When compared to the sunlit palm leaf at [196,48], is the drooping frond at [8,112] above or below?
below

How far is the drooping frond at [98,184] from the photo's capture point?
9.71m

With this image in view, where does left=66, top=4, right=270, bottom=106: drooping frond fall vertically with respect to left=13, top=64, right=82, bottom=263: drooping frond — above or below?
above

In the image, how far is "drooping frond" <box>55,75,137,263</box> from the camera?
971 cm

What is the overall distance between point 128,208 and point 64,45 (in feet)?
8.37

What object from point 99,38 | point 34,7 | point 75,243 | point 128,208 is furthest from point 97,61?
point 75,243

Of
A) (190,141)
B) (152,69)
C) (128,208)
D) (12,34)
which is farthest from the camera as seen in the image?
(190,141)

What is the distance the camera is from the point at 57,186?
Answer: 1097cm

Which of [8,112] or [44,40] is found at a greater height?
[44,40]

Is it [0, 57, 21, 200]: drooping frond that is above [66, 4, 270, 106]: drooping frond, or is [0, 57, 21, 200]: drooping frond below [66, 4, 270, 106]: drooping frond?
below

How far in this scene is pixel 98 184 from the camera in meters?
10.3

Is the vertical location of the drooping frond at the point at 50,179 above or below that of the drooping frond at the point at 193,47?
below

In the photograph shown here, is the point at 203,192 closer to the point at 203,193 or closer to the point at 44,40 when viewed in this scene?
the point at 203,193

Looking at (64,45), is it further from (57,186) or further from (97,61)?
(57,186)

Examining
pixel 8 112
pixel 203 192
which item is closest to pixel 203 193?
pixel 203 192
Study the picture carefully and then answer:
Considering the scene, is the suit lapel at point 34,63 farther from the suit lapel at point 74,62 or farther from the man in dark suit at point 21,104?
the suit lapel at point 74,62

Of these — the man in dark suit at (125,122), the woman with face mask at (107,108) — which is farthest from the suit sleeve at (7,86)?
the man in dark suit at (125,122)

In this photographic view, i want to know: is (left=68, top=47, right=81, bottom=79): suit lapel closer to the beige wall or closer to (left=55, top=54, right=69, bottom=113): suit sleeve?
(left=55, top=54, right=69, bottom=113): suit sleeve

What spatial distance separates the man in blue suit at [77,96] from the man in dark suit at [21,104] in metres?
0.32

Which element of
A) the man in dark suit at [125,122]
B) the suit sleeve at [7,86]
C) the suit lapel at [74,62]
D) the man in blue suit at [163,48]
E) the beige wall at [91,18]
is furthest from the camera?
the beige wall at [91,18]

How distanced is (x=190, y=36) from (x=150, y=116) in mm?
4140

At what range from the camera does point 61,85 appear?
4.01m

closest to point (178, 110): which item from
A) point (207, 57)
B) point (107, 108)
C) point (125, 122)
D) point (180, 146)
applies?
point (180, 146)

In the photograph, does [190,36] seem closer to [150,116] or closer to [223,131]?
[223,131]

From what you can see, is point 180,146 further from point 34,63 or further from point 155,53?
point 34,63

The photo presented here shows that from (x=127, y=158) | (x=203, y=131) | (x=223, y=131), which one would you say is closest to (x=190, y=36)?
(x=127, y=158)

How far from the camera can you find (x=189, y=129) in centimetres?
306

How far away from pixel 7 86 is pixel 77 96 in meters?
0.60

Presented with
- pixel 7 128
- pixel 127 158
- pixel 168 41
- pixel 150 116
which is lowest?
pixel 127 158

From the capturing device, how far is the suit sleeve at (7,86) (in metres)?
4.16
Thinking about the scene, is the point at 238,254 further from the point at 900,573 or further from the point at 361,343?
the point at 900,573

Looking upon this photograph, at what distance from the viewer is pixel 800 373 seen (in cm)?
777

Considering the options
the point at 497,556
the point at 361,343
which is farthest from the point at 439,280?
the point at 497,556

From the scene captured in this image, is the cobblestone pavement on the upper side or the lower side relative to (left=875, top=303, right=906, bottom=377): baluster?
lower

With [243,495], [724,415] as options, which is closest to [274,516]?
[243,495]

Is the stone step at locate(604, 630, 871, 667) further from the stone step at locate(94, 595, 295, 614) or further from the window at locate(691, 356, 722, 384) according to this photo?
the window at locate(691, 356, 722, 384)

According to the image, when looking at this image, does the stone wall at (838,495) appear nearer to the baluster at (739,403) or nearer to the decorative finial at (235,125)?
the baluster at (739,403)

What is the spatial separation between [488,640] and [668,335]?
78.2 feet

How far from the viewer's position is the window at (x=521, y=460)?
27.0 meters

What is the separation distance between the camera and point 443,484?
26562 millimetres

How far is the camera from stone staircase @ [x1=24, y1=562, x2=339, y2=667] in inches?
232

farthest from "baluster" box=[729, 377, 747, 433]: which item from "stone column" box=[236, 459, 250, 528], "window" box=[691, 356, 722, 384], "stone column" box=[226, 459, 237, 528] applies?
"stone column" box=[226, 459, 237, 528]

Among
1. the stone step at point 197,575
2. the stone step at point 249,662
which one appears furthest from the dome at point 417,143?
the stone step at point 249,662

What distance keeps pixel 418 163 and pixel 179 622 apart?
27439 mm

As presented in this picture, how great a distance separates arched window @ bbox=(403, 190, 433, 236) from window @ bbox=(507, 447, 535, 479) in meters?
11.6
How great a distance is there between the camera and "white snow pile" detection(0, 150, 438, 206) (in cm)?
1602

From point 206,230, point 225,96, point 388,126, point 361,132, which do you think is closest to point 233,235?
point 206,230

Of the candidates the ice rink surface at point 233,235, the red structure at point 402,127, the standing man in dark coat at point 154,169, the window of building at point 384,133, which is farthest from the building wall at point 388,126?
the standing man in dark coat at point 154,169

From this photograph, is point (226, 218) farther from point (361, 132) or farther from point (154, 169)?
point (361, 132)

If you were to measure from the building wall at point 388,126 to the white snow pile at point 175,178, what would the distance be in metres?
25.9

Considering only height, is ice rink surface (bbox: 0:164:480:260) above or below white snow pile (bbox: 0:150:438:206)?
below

> _Problem to work on_
Retype the whole listing above exactly.

> _Reply to the exercise_
When compared to the sunlit palm leaf at [196,48], is the drooping frond at [8,112] above or below?
below

How far is the drooping frond at [98,184] from the photo's capture point?
9.71m

With this image in view, where does left=66, top=4, right=270, bottom=106: drooping frond fall vertically with respect to left=13, top=64, right=82, bottom=263: drooping frond — above or below?
above

In the image, how far is "drooping frond" <box>55,75,137,263</box> from the camera?
971 cm

What is the overall distance between point 128,208 and point 64,45 (in feet)?
8.37

What object from point 99,38 | point 34,7 | point 75,243 | point 128,208 is furthest from point 97,61?
point 75,243

Of
A) (190,141)
B) (152,69)
C) (128,208)
D) (12,34)
which is farthest from the camera as seen in the image?
(190,141)

What is the distance the camera is from the point at 57,186?
Answer: 1097cm

Which of [8,112] or [44,40] is found at a greater height?
[44,40]

Is it [0, 57, 21, 200]: drooping frond that is above [66, 4, 270, 106]: drooping frond, or is [0, 57, 21, 200]: drooping frond below [66, 4, 270, 106]: drooping frond?
below

How far in this scene is pixel 98 184 from the camera in meters?
10.3

Is the vertical location of the drooping frond at the point at 50,179 above or below that of the drooping frond at the point at 193,47?
below

In the photograph shown here, is the point at 203,192 closer to the point at 203,193 or closer to the point at 44,40 when viewed in this scene?
the point at 203,193

Looking at (64,45), is it further from (57,186) or further from (97,61)?
(57,186)

Examining
pixel 8 112
pixel 203 192
which item is closest to pixel 203 193?
pixel 203 192
Study the picture carefully and then answer:
Considering the scene, is the suit lapel at point 34,63 farther from the suit lapel at point 74,62 or farther from the man in dark suit at point 21,104?
the suit lapel at point 74,62

Of these — the man in dark suit at (125,122), the woman with face mask at (107,108) — which is farthest from the suit sleeve at (7,86)?
the man in dark suit at (125,122)

In this photographic view, i want to know: is (left=68, top=47, right=81, bottom=79): suit lapel closer to the beige wall or closer to (left=55, top=54, right=69, bottom=113): suit sleeve?
(left=55, top=54, right=69, bottom=113): suit sleeve

What spatial distance separates the man in blue suit at [77,96] from the man in dark suit at [21,104] in metres?
0.32

Which element of
A) the man in dark suit at [125,122]
B) the suit sleeve at [7,86]
C) the suit lapel at [74,62]
D) the man in blue suit at [163,48]
E) the beige wall at [91,18]
is furthest from the camera?
the beige wall at [91,18]

How distanced is (x=190, y=36) from (x=150, y=116) in mm?
4140

At what range from the camera does point 61,85 appear?
4.01m

closest to point (178, 110): which item from
A) point (207, 57)
B) point (107, 108)
C) point (125, 122)
D) point (180, 146)
applies?
point (180, 146)

In the photograph, does [190,36] seem closer to [150,116] or closer to [223,131]?
[223,131]

From what you can see, is point 180,146 further from point 34,63 or further from point 155,53?
point 34,63

The photo presented here shows that from (x=127, y=158) | (x=203, y=131) | (x=223, y=131), which one would you say is closest to (x=190, y=36)?
(x=127, y=158)

How far from the camera can you find (x=189, y=129) in centimetres?
306

How far away from pixel 7 86 is pixel 77 96 in meters?
0.60

Presented with
- pixel 7 128
- pixel 127 158
- pixel 168 41
- pixel 150 116
which is lowest?
pixel 127 158

From the capturing device, how far is the suit sleeve at (7,86) (in metres)?
4.16
Thinking about the scene, is the point at 238,254 further from the point at 900,573 or further from the point at 361,343?
the point at 900,573

Looking upon this photograph, at what distance from the viewer is pixel 800 373 seen (in cm)?
777

Considering the options
the point at 497,556
the point at 361,343
which is farthest from the point at 439,280?
the point at 497,556

From the scene captured in this image, is the cobblestone pavement on the upper side or the lower side relative to (left=875, top=303, right=906, bottom=377): baluster?
lower

With [243,495], [724,415] as options, which is closest to [274,516]?
[243,495]

Is the stone step at locate(604, 630, 871, 667) further from the stone step at locate(94, 595, 295, 614) or further from the window at locate(691, 356, 722, 384) according to this photo?
the window at locate(691, 356, 722, 384)

According to the image, when looking at this image, does the stone wall at (838,495) appear nearer to the baluster at (739,403) or nearer to the decorative finial at (235,125)?
the baluster at (739,403)

What is the spatial separation between [488,640] and [668,335]?
78.2 feet

How far from the viewer's position is the window at (x=521, y=460)?
27.0 meters

What is the separation distance between the camera and point 443,484?
26562 millimetres

How far is the camera from stone staircase @ [x1=24, y1=562, x2=339, y2=667] in inches?
232

farthest from "baluster" box=[729, 377, 747, 433]: which item from "stone column" box=[236, 459, 250, 528], "window" box=[691, 356, 722, 384], "stone column" box=[226, 459, 237, 528] applies?
"stone column" box=[226, 459, 237, 528]

Among
1. the stone step at point 197,575
2. the stone step at point 249,662
which one appears furthest from the dome at point 417,143?
the stone step at point 249,662

What distance keeps pixel 418 163 and pixel 179 622 apart?
27439 mm

As presented in this picture, how great a distance separates arched window @ bbox=(403, 190, 433, 236) from window @ bbox=(507, 447, 535, 479) in meters?
11.6
How great a distance is there between the camera and "white snow pile" detection(0, 150, 438, 206) (in cm)?
1602

From point 206,230, point 225,96, point 388,126, point 361,132, which do you think is closest to point 233,235?
point 206,230

Of the candidates the ice rink surface at point 233,235, the red structure at point 402,127, the standing man in dark coat at point 154,169, the window of building at point 384,133, which is farthest from the building wall at point 388,126?
the standing man in dark coat at point 154,169

From this photograph, is point (226, 218) farther from point (361, 132) or farther from point (154, 169)?
point (361, 132)

If you were to measure from the building wall at point 388,126 to the white snow pile at point 175,178, what would the distance be in metres?
25.9

Considering only height, is ice rink surface (bbox: 0:164:480:260) above or below white snow pile (bbox: 0:150:438:206)?
below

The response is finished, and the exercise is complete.